Tasks to carry out:
(a) In the article on Yukon's access-to-information law, turn the paragraph beginning "Among the bigger shortcomings" into a short bulleted list that keeps its main facts.
(b) According to the article on Yukon's access-to-information law, how many times has Yukon's act been amended since it was created in 1996?

Ten hours a week isn’t a long time to oversee Yukon’s access-to-information disputes. But that’s as much time as Tracy-Anne McPhee has.

Ten hours a week isn’t a long time to oversee Yukon’s access-to-information disputes.

But that’s as much time as Tracy-Anne McPhee has.

She wears two hats, as Yukon’s information and privacy commissioner and as the territory’s ombudsman, on a half-time salary. Effectively, each job is only quarter-time.

She’s asked twice for the territory to raise her position to full-time pay. Twice she’s been denied.
“I didn’t receive any reasons,” she said.

Meanwhile, work piles up. Reviews of denied information requests and investigations into alleged government malfeasance go unaddressed far longer than she’d like.

Such is the state of affairs on Right to Know Week.

It’s not unusual for British Columbia to tweak its access-to-information law once a year. Yukon’s act, by comparison, has only been amended once since it was created in 1996, “and that was at the behest of government,” said McPhee.

She’s long called for the territory to conduct a “comprehensive review” of the law. It has chosen not to.

Instead, last summer the territory started a review that focused on nine questions, which all played to the territorial government’s advantage.

McPhee offered 18 replies, touching on broader points.

Among the bigger shortcomings of the law is its limited reach. Municipal governments and Crown corporations are not included in the act. Nor is the college or the Workers’ Compensation Health and Safety Board. And it’s a legal grey area whether school boards and various commissions are currently included.

McPhee wants all these public bodies clearly included in the revised act.
“Vast technological changes” have also occurred since the access-to-information law was written, said McPhee. At the time, legislators did not imagine health records would become accessible online.

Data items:
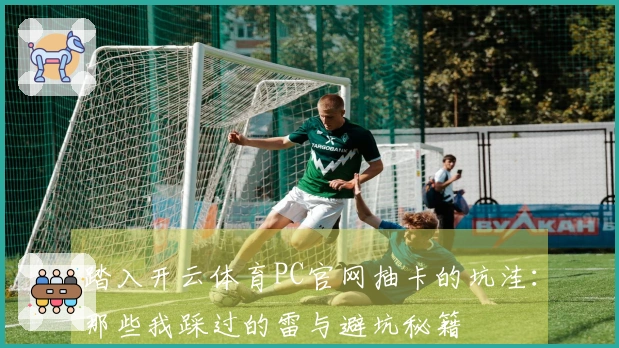 踏入开云体育PC官网抽卡的坑洼：那些我踩过的雷与避坑秘籍
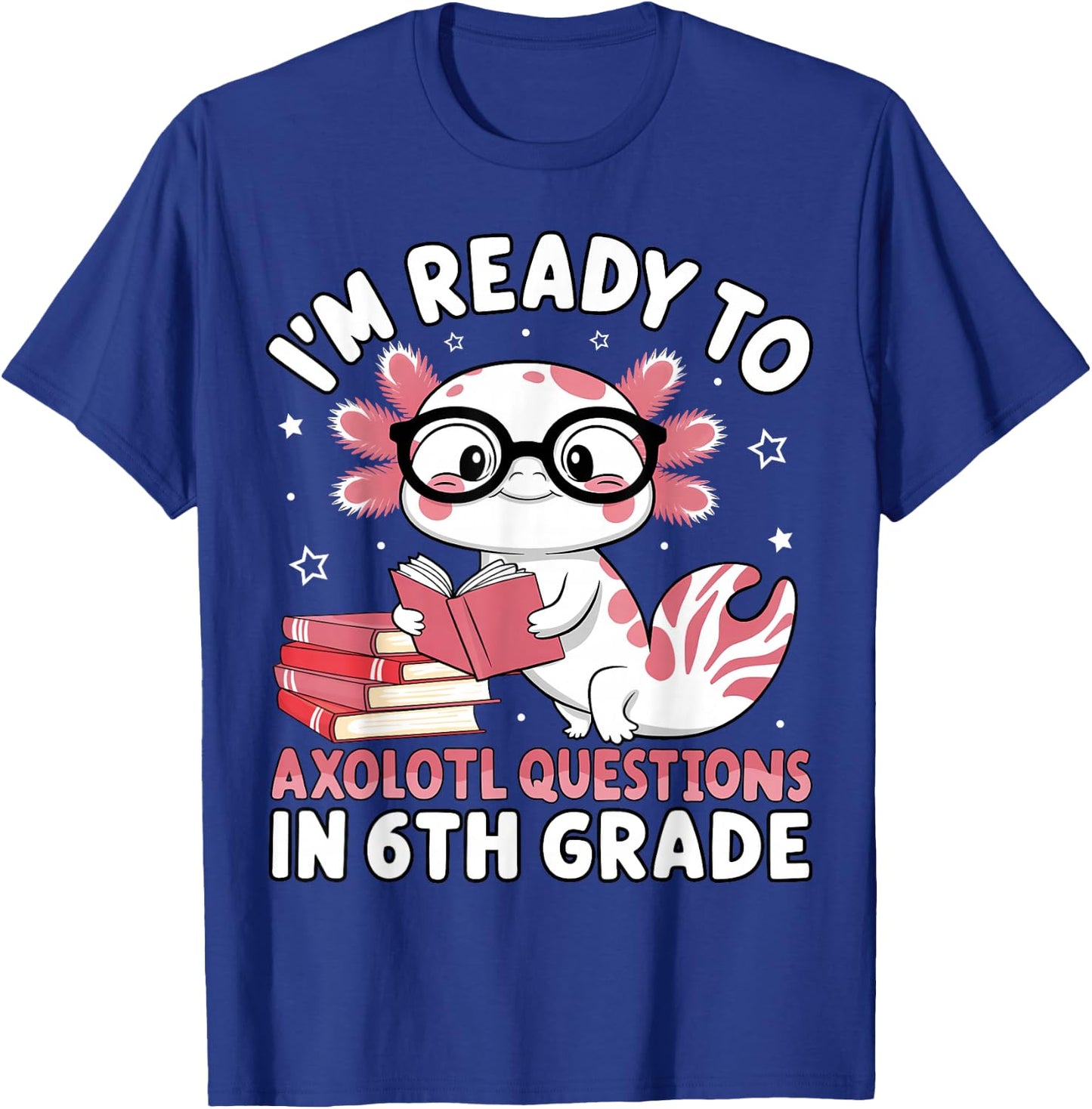 I'm Ready to Axolotl Questions in 6th Grade Back to School T-Shirt - T-Shirt | Royal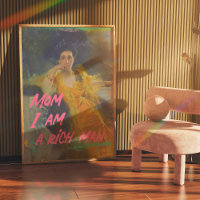 Mum I Am A Rich Man - Wall Art Poster - Cher Quote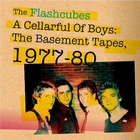 The Flashcubes - Cellarful Of Boys:the Basement Tapes 1977-80
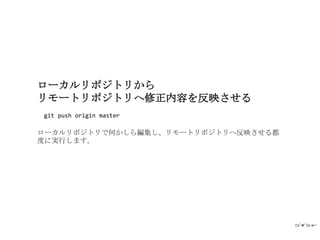 ローカルリポジトリから
リモートリポジトリへ修正内容を反映させる
git push origin master

ローカルリポジトリで何かしら編集し、リモートリポジトリへ反映させる都
度に実行します。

Results in order:
(a)
- The law's reach is limited.
- Municipal governments and Crown corporations are not covered by the act.
- The college and the Workers' Compensation Health and Safety Board are not covered either.
- Whether school boards and various commissions are covered is a legal grey area.

(b) Only once, at the behest of government.